THE REQUEST: Reproduce all of the material below word for word, keeping every line in its original order.

DATASET RECORDS:
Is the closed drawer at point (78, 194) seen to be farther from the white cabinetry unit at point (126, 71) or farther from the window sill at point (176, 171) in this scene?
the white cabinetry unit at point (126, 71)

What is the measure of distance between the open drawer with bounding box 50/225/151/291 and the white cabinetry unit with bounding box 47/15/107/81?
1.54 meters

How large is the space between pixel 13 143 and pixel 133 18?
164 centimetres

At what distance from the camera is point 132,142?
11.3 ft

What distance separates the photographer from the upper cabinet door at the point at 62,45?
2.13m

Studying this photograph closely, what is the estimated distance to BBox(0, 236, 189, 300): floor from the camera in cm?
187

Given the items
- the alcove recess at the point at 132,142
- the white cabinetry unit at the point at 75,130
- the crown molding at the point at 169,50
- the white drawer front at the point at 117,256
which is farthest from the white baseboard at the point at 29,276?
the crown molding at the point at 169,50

EXERCISE ANSWER:
Is the closed drawer at point (78, 194) seen to be farther from the white cabinetry unit at point (126, 71) or farther from the window sill at point (176, 171) in this scene?
the white cabinetry unit at point (126, 71)

What is the measure of distance between the open drawer with bounding box 50/225/151/291 and the white cabinetry unit with bounding box 47/15/107/81?
1.54 meters

How large is the space between pixel 13 143 and pixel 133 18?
164 centimetres

At what distance from the camera is point 132,142?
11.3 ft

What distance separates the photographer from the upper cabinet door at the point at 62,45?
2.13m

Studying this photograph closely, what is the estimated distance to BBox(0, 236, 189, 300): floor from the camera in cm?
187

Given the items
- the alcove recess at the point at 132,142
- the white cabinetry unit at the point at 75,130
- the crown molding at the point at 169,50
- the white drawer front at the point at 117,256
which is farthest from the white baseboard at the point at 29,276?
the crown molding at the point at 169,50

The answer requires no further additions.